According to Prevue Meeting + Incentives, meeting design must be rethought to take into account everything from new distancing norms to food & beverage hygiene. Measures to limit traffic on trade show floors may be added, and cleanliness clauses that include cleaning and disinfecting of meeting rooms between sessions may become the new standard in contracts. Hotels will be at the forefront of these changes, says Cvent, with options that may range from serving food in individual units (like bagged lunches) to using available outdoor spaces for gatherings.
No one could have predicted a scenario in which all meetings and events worldwide – even the summer Olympics! – would suddenly be postponed or cancelled. As planners scrambled to cut their losses, it became clear that certain clauses of standard contracts would have to be rethought in the future. PMLiVE, the website of Pharmaceutical Market Europe (PME) magazine, predicts that contracts will be tightened, clauses reworded and insurance policies will need to offer not only communicable disease coverage (although COVID-19 coverage is surely off the table) but broader coverage to foresee the next unforeseeable disaster.
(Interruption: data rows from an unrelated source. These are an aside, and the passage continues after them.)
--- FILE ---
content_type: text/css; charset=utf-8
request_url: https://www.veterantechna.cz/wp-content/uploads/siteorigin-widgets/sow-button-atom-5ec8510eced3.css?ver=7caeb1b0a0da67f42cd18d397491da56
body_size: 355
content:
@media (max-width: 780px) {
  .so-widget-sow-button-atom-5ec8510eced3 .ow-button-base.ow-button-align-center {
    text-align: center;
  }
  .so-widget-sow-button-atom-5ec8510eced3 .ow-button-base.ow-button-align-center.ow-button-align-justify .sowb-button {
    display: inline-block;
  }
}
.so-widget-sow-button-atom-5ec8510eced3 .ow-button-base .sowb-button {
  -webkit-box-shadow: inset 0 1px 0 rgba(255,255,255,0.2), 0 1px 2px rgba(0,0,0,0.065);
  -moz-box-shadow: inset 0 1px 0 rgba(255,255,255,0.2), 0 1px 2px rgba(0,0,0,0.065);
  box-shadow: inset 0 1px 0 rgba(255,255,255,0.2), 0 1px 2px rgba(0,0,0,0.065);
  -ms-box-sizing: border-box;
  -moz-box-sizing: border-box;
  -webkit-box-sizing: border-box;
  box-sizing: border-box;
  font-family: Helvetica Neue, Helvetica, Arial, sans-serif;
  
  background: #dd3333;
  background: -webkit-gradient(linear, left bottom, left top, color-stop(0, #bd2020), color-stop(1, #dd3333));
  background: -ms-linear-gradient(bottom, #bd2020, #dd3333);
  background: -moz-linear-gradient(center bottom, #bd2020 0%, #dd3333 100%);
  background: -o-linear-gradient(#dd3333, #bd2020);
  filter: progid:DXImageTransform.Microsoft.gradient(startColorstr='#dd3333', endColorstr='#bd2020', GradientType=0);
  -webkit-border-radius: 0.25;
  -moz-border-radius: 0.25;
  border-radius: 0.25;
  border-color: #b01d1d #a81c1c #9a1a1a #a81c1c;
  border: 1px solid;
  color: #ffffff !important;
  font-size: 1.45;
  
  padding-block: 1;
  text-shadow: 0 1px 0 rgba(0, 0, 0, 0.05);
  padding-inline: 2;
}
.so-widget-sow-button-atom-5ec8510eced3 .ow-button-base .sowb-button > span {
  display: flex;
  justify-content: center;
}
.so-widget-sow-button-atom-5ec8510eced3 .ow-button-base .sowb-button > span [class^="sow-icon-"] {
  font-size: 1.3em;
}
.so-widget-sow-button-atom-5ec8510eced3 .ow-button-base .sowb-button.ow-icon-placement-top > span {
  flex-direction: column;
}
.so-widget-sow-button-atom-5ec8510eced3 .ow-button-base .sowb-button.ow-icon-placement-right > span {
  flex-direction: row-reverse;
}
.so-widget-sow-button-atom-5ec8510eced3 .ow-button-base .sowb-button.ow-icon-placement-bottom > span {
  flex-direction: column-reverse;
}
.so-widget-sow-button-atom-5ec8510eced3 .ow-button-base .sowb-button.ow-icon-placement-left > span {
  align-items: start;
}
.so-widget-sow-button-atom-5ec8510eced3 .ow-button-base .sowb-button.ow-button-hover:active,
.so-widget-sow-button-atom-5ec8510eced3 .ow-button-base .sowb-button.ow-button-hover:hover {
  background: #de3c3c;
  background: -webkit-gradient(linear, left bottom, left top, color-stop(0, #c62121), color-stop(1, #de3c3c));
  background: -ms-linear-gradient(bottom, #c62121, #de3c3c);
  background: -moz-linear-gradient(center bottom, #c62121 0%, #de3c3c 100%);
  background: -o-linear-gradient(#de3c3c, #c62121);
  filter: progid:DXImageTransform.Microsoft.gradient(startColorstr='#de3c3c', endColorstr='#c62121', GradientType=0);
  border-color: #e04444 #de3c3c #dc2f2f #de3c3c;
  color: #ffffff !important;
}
So, what does the future hold?
The consensus seems to be that industry experts expect to see a gradual return to smaller, more local meetings in September, barring any “second wave” scenarios. Most expect that a return to normal – or rather, the “new normal” – will probably take about 12 to 18 months. New hygiene measures, updated contracts and hybrid events will become the norm. And there’s one thing everyone seems to agree on: virtual conferences are useful, but they will never completely replace the value of face-to-face meetings. No matter how advanced technology becomes, human beings thrive on human connections.